Your objective :: Of the entries below, restate word for word only the section that runs from the line with "genus: Mustela" to the line with "United States, site sanjuan_2014_Unit88_Ivan049.", counting both ends.

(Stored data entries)
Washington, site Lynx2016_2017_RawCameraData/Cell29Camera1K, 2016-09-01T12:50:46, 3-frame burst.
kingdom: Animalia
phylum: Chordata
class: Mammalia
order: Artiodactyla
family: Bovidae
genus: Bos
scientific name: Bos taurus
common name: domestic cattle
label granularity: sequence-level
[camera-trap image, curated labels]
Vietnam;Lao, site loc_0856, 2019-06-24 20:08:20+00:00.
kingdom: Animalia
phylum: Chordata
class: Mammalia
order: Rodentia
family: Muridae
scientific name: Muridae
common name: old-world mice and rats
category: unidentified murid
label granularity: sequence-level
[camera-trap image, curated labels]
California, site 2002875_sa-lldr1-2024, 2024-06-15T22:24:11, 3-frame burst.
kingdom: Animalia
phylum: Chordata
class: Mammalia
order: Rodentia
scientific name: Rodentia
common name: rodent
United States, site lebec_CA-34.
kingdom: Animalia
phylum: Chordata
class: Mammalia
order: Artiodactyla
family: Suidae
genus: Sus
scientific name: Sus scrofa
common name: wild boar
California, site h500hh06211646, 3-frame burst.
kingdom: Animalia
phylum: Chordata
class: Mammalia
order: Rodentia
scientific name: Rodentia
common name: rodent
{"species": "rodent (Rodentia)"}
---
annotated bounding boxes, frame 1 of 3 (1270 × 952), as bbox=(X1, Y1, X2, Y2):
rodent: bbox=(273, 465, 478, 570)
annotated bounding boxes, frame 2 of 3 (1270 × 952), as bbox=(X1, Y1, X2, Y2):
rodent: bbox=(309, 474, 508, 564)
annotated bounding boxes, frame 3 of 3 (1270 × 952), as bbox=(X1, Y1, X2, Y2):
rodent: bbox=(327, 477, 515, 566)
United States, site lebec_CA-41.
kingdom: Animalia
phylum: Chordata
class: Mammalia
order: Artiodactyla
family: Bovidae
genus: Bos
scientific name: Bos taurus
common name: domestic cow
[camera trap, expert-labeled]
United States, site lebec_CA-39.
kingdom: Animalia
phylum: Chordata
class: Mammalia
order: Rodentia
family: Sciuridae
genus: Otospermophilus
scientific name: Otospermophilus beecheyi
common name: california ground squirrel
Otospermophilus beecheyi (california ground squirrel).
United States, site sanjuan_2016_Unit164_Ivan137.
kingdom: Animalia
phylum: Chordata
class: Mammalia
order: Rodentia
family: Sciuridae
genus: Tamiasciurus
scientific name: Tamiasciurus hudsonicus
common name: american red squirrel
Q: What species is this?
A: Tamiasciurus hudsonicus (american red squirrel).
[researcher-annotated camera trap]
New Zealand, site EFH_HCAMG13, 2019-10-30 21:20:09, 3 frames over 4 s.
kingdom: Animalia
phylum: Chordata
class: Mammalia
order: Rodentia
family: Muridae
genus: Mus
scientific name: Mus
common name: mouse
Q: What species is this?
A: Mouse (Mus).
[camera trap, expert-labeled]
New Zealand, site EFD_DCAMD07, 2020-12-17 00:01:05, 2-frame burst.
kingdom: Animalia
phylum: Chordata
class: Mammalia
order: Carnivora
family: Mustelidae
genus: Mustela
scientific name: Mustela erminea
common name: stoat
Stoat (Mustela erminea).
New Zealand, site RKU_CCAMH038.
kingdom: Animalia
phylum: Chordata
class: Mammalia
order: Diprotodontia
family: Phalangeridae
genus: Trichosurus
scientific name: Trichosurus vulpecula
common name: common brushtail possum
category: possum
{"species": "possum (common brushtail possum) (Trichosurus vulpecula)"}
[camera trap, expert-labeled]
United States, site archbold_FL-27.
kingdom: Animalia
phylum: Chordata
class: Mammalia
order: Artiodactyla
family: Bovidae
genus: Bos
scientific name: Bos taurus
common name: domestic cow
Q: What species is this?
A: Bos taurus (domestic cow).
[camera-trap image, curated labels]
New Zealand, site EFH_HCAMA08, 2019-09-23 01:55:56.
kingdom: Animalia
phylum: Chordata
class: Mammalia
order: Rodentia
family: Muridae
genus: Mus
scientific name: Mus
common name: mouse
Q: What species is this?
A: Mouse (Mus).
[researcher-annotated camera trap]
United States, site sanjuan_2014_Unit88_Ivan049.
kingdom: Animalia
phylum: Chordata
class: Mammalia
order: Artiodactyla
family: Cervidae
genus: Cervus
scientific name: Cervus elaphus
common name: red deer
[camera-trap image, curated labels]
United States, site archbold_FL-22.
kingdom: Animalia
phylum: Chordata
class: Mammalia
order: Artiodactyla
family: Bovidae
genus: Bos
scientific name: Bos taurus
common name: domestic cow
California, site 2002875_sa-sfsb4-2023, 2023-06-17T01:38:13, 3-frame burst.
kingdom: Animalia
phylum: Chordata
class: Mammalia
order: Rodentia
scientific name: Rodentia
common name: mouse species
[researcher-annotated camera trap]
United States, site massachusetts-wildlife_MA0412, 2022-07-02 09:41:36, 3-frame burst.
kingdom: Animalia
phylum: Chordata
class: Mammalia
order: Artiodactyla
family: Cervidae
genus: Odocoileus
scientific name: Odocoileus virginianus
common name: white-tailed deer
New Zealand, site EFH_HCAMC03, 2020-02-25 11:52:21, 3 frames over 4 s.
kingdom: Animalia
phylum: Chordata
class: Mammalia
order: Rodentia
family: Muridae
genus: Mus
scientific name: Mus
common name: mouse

Result of this exercise ::
genus: Mustela
scientific name: Mustela erminea
common name: stoat
Stoat (Mustela erminea).
New Zealand, site RKU_CCAMH038.
kingdom: Animalia
phylum: Chordata
class: Mammalia
order: Diprotodontia
family: Phalangeridae
genus: Trichosurus
scientific name: Trichosurus vulpecula
common name: common brushtail possum
category: possum
{"species": "possum (common brushtail possum) (Trichosurus vulpecula)"}
[camera trap, expert-labeled]
United States, site archbold_FL-27.
kingdom: Animalia
phylum: Chordata
class: Mammalia
order: Artiodactyla
family: Bovidae
genus: Bos
scientific name: Bos taurus
common name: domestic cow
Q: What species is this?
A: Bos taurus (domestic cow).
[camera-trap image, curated labels]
New Zealand, site EFH_HCAMA08, 2019-09-23 01:55:56.
kingdom: Animalia
phylum: Chordata
class: Mammalia
order: Rodentia
family: Muridae
genus: Mus
scientific name: Mus
common name: mouse
Q: What species is this?
A: Mouse (Mus).
[researcher-annotated camera trap]
United States, site sanjuan_2014_Unit88_Ivan049.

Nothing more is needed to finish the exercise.